In the mean time, my own experimentation continues. In cases where LLVM chokes I actually found that compiling with -Doptimize=ReleaseSmall reduces compile times too (~80% reduction in compiletime, I guess because LLVM doesnt have to do as much)! In some cases, an otherwise uncompilable scenario became compilable.

Thanks for the tips! I agree, going inside out with inline seems sensible. I’ve experienced trickiness in scenarios where the outer loops are tricky not to inline; e.g. in a scenario like the following:

inline for (0..H) |h| {
    inline for (0..W) |h| {
        for (0..C) |c| {
            inline for (0..Kh) |kh| {
                inline for (0..Kw) |kw| {
                    // do boundary checking for [h + kh, w + kw]; really rather not
                    // do this at runtime!

- TASK DESCRIPTION:
Continue the text on Zig inline loops and LLVM compile times from its last line.

- RAW DATA:
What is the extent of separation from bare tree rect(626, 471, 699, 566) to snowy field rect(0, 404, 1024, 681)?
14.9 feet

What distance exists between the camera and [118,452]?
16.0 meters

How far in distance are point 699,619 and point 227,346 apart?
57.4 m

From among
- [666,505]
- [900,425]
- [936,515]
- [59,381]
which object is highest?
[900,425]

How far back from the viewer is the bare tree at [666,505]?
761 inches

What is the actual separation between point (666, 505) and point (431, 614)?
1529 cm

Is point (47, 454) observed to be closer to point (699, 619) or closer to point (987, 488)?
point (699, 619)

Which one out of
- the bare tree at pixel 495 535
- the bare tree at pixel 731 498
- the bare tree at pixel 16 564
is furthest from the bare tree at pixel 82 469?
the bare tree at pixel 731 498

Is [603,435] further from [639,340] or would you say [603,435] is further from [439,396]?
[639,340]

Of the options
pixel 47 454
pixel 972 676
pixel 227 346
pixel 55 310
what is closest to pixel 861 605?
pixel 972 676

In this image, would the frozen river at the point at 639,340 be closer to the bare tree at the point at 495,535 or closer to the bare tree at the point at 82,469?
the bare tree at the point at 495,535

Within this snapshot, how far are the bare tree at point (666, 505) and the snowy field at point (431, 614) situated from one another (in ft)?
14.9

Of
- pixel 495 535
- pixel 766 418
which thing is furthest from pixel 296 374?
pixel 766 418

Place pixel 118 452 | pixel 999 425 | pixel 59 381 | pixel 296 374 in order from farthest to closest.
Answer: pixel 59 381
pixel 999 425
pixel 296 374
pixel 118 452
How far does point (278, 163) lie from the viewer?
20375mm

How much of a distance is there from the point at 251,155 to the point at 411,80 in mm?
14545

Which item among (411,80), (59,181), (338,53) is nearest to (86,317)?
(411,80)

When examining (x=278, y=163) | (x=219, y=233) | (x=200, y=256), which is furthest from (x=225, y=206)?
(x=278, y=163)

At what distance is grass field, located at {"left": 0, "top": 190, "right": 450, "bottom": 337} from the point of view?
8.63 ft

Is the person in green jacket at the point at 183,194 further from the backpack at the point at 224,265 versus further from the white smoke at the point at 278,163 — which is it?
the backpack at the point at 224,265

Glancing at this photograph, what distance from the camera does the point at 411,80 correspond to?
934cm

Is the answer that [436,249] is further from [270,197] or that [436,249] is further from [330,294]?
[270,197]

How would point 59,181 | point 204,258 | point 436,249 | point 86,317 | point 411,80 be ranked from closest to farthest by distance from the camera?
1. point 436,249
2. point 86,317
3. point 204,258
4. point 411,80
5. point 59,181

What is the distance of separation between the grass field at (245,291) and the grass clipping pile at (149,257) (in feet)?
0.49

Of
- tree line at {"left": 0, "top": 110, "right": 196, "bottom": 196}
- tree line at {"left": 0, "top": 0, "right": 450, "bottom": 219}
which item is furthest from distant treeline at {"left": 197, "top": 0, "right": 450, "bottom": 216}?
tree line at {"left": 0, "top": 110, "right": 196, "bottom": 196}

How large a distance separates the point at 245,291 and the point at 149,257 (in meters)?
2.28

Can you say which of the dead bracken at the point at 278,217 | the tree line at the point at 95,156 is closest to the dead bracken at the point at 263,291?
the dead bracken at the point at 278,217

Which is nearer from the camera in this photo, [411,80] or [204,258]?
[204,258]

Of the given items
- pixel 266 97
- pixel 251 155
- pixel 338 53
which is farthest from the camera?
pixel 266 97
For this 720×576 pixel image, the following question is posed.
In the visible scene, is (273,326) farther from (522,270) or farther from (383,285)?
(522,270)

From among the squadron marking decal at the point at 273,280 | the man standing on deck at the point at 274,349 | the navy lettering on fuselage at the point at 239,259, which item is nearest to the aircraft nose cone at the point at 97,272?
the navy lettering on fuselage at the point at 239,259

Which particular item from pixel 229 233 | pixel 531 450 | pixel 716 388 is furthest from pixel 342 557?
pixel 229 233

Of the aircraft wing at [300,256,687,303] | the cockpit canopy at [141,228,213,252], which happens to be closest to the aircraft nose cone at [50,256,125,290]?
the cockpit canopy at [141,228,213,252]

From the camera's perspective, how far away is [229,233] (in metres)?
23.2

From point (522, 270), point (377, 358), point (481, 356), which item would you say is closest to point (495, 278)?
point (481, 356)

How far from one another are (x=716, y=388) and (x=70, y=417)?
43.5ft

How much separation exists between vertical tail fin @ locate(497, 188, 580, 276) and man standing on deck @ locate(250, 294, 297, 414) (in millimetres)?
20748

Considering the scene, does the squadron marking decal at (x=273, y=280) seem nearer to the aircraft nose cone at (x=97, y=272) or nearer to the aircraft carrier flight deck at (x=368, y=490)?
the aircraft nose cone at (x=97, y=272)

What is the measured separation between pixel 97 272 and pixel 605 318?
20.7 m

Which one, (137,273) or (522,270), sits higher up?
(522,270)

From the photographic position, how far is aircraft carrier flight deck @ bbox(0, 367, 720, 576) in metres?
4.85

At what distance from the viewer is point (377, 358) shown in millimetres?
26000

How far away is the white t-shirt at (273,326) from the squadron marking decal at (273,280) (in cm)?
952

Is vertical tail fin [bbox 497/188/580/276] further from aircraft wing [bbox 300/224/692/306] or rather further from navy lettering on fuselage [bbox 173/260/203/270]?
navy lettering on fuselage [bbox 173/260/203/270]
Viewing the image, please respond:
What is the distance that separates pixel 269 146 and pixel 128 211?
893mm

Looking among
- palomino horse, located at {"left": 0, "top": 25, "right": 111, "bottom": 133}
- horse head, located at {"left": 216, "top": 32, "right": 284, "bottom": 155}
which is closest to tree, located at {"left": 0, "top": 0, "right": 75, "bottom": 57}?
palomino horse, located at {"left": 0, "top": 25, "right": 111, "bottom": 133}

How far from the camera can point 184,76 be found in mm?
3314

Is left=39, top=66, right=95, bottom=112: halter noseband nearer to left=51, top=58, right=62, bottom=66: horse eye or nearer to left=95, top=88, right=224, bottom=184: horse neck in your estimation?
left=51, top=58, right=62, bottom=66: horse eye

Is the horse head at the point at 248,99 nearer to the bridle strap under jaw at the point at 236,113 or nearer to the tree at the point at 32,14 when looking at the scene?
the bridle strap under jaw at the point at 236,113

==

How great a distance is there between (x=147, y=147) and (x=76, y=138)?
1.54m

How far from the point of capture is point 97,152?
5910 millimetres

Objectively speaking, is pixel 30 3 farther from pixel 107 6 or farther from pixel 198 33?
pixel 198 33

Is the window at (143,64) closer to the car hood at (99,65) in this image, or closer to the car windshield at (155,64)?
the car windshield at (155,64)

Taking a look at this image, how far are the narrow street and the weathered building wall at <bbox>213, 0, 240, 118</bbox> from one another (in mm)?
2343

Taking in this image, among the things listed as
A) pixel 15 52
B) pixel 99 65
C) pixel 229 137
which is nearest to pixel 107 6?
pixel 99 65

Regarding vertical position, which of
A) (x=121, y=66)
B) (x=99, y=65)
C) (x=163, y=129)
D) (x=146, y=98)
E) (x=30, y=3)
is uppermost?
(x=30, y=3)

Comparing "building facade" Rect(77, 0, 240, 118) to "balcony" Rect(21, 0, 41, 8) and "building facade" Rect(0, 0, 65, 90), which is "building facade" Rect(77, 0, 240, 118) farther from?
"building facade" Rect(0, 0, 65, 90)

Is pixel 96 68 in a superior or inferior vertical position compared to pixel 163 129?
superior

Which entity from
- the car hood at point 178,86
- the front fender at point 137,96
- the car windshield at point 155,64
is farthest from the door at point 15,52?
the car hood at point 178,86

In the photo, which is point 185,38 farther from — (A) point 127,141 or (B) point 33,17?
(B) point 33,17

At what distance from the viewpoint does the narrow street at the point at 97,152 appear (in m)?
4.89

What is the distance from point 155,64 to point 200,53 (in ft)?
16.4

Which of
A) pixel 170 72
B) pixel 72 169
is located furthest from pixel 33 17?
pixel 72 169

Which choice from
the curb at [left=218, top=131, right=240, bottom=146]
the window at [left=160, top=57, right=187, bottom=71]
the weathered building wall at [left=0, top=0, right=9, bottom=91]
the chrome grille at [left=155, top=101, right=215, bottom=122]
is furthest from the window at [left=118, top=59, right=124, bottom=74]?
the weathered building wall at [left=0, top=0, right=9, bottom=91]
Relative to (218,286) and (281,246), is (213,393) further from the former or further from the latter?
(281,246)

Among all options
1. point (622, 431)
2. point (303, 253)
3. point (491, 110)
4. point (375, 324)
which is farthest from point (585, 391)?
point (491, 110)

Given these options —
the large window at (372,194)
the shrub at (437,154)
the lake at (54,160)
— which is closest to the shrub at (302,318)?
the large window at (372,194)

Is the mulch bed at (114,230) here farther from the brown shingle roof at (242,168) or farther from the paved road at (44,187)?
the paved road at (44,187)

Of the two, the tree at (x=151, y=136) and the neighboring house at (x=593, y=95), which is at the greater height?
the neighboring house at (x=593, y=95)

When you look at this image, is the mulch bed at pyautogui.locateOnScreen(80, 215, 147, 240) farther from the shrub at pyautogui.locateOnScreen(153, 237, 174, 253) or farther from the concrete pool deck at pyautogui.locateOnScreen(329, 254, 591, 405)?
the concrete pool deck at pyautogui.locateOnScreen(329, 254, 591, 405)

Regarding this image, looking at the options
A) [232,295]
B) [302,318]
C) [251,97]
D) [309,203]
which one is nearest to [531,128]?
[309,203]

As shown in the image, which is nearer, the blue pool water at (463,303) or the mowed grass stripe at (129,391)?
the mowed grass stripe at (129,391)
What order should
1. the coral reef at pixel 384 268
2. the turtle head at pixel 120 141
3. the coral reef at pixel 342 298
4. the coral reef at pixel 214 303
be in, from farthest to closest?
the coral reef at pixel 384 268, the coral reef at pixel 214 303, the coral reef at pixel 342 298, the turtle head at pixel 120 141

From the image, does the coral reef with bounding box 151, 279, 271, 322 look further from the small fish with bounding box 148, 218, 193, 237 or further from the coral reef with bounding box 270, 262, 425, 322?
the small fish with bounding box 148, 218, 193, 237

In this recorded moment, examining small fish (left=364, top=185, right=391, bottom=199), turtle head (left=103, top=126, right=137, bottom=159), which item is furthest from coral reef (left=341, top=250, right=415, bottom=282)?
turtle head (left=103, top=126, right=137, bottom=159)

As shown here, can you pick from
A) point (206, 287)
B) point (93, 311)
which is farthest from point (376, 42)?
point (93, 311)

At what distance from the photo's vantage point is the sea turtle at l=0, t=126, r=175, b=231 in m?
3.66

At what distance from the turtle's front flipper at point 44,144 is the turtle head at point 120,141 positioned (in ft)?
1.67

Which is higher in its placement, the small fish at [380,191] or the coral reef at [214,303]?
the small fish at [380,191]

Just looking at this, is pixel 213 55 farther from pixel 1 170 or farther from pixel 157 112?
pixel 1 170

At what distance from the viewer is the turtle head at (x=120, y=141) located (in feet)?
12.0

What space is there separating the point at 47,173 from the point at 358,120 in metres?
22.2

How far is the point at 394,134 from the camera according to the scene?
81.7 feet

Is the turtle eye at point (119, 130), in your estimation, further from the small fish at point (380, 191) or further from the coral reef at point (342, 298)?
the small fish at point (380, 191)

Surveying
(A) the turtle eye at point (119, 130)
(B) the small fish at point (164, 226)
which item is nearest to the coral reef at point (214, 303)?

- EXERCISE ANSWER:
                    if (...) {}
                }
            }
        }
    }
}

In a case like this one, using inline has a huge performance benefit as you do not need to do any run-time bounds checking.

But from what I’m reading thus far, the solution is probably more clever design of the algorithm to reduce the number of times the boundary checking is hit, with some more “light” use of comptime sprinkled here and there.

This is a very nice tip indeed! Limiting the scope with function calls seems clever :slight_smile:.